*TASK*. For the data below, work out how many lines include the string "level" and report only the number.

(Beginning of RECORDS FOR THE TASK)

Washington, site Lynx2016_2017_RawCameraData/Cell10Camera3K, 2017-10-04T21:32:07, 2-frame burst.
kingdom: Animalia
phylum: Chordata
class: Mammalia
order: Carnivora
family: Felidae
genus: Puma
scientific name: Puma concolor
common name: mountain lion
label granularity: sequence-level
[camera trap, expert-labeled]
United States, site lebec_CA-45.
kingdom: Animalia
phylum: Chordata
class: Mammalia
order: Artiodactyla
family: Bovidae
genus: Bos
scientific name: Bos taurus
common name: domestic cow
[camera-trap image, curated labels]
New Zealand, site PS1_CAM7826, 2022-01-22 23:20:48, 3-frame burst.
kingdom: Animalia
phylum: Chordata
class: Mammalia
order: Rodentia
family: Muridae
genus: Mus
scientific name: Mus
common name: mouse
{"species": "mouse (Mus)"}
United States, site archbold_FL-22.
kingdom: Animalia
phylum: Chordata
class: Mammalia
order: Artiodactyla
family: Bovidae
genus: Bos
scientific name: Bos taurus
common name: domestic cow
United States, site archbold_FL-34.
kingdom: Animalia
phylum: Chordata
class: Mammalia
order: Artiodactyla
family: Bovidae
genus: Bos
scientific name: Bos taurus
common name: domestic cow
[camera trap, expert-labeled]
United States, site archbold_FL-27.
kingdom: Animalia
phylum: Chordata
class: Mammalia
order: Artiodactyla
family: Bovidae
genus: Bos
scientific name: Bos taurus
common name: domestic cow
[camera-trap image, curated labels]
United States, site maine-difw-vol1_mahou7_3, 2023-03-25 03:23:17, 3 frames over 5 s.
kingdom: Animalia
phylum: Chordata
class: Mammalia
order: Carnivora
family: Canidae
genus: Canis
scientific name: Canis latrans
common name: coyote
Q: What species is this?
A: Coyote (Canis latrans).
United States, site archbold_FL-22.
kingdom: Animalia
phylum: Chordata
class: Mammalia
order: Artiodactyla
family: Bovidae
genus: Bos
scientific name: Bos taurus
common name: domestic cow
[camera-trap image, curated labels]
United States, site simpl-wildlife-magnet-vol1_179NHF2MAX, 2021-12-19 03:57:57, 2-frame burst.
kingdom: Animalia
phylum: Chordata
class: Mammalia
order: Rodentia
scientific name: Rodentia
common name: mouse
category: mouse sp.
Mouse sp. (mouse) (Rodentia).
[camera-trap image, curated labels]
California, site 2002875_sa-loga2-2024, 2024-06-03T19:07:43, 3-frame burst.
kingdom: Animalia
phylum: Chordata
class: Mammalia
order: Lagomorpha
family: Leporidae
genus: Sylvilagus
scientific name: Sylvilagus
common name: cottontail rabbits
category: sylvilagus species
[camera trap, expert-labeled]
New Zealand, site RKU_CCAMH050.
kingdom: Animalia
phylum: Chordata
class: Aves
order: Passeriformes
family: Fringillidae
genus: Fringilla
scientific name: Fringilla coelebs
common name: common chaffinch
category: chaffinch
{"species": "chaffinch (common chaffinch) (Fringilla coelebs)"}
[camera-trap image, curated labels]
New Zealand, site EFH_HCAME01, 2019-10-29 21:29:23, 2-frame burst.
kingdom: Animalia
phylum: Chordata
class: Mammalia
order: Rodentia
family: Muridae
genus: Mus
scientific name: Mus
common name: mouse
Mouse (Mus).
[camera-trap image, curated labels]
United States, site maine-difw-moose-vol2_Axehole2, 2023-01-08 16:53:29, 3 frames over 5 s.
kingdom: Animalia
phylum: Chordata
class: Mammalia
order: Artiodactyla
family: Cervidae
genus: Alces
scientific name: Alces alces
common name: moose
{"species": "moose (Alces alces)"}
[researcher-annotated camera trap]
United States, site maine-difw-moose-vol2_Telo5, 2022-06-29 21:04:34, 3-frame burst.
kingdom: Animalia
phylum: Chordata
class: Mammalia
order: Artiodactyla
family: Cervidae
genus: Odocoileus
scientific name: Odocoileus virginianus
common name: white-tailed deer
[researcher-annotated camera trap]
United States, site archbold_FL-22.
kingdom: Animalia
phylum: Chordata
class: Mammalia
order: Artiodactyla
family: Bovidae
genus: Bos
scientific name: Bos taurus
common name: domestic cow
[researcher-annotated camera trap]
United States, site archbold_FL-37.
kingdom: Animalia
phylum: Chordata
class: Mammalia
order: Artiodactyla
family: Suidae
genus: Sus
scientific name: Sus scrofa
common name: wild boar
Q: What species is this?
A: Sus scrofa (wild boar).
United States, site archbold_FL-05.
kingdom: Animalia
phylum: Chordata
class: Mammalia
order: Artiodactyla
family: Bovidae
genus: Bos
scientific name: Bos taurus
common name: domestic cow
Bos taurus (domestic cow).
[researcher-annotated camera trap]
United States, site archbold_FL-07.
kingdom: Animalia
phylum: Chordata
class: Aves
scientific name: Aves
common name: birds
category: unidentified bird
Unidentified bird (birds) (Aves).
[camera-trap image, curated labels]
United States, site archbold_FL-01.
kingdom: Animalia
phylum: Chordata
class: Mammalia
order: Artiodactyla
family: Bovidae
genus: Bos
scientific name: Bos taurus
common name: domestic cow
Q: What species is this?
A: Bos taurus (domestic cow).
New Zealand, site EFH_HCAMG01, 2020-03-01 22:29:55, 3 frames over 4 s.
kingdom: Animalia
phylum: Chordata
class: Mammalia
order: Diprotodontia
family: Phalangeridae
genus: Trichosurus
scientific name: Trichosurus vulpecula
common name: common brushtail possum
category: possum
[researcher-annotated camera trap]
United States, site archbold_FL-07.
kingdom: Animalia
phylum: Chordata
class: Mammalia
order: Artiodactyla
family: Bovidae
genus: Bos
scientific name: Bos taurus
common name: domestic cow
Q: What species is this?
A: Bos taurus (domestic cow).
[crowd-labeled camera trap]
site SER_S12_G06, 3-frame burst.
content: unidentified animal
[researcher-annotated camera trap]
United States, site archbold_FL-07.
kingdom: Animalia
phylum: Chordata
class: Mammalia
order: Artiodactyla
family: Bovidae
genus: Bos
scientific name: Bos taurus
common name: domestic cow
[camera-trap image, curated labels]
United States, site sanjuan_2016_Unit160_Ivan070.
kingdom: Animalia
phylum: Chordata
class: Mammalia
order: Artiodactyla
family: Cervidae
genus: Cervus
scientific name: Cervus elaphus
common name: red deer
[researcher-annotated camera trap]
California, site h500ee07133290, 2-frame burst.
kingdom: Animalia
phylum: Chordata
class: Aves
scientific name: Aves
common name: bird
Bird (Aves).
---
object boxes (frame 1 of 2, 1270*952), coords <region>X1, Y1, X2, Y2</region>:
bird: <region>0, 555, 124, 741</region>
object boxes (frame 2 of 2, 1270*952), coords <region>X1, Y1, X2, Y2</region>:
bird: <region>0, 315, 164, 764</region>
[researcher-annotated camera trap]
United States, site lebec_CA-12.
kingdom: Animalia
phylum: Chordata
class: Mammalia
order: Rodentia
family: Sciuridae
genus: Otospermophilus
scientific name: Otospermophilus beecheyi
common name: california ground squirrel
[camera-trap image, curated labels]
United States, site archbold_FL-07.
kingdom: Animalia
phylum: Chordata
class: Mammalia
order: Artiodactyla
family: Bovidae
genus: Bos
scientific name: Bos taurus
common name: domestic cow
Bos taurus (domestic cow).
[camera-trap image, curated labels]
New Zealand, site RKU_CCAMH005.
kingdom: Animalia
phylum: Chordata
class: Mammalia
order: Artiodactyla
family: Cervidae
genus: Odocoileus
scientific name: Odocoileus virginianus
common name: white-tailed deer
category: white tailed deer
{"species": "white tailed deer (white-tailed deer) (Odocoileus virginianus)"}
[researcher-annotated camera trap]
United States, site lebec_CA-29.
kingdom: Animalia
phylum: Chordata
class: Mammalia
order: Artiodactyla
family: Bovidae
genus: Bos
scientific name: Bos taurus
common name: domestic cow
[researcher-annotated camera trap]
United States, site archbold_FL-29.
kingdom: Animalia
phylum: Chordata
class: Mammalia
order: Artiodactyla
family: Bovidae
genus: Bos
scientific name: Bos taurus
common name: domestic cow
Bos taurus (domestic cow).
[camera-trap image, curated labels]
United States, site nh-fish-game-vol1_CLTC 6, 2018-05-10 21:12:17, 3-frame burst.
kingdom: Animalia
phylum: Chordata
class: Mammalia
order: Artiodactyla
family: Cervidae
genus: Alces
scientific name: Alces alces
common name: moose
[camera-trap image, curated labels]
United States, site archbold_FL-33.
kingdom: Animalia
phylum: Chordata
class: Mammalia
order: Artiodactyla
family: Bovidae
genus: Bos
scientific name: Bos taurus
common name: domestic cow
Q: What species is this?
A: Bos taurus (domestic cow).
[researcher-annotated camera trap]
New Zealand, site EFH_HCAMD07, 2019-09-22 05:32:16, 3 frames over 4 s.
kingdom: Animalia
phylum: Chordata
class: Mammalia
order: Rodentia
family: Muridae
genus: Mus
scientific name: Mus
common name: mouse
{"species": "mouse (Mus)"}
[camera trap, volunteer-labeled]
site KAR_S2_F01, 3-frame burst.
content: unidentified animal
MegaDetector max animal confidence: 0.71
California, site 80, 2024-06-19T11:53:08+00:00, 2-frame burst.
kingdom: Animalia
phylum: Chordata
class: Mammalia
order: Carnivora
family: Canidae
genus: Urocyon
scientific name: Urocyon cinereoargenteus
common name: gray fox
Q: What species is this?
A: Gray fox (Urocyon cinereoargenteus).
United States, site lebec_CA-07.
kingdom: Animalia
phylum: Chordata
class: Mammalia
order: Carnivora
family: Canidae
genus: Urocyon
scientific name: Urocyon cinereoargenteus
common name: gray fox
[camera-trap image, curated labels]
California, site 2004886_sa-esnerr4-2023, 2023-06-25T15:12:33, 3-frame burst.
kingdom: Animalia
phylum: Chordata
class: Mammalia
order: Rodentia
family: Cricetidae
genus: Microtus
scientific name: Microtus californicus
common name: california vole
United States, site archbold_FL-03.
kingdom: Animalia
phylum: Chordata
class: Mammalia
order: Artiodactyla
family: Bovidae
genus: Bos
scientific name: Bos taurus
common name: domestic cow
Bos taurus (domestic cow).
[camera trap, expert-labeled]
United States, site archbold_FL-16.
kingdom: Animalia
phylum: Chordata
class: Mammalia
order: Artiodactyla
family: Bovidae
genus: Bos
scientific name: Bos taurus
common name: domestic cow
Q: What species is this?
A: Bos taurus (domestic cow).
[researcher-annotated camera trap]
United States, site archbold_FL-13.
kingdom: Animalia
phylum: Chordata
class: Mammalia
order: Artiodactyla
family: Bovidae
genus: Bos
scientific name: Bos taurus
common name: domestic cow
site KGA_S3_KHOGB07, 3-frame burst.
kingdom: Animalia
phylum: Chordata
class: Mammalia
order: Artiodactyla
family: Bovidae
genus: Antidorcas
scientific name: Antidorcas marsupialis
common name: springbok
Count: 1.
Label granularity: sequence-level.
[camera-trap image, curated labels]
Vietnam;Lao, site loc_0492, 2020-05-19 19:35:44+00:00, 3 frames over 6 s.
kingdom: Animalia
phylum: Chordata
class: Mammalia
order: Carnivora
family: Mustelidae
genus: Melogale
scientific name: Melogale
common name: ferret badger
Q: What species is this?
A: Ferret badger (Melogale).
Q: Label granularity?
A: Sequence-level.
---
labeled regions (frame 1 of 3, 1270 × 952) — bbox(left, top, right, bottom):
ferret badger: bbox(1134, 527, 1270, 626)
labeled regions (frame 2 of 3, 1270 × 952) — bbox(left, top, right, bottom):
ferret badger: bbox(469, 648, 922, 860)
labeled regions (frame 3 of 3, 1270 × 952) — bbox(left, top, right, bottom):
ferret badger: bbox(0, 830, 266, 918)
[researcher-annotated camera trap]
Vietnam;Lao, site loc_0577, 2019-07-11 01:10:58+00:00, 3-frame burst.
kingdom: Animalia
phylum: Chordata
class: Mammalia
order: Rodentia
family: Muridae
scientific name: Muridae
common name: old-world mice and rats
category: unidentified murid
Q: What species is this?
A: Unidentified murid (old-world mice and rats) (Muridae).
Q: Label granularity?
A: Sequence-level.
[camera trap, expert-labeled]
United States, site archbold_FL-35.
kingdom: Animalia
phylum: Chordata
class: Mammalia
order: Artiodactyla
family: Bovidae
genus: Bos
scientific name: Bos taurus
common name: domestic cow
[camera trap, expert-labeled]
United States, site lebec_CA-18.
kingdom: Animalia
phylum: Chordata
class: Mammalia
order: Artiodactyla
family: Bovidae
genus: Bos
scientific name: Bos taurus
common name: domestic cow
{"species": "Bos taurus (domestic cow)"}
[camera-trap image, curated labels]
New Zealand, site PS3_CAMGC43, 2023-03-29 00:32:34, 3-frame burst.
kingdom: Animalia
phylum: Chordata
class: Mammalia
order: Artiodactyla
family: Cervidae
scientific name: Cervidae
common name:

(End of RECORDS FOR THE TASK)

*EXERCISE ANSWER*. 4